▸ Task to complete
Reproduce the data below in full. Nothing should differ from the original.

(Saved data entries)
=======
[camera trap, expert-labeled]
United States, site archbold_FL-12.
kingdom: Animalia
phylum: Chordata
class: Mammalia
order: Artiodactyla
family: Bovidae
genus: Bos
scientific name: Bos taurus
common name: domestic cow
=======
▸ Result of this task
[camera trap, expert-labeled]
United States, site archbold_FL-12.
kingdom: Animalia
phylum: Chordata
class: Mammalia
order: Artiodactyla
family: Bovidae
genus: Bos
scientific name: Bos taurus
common name: domestic cow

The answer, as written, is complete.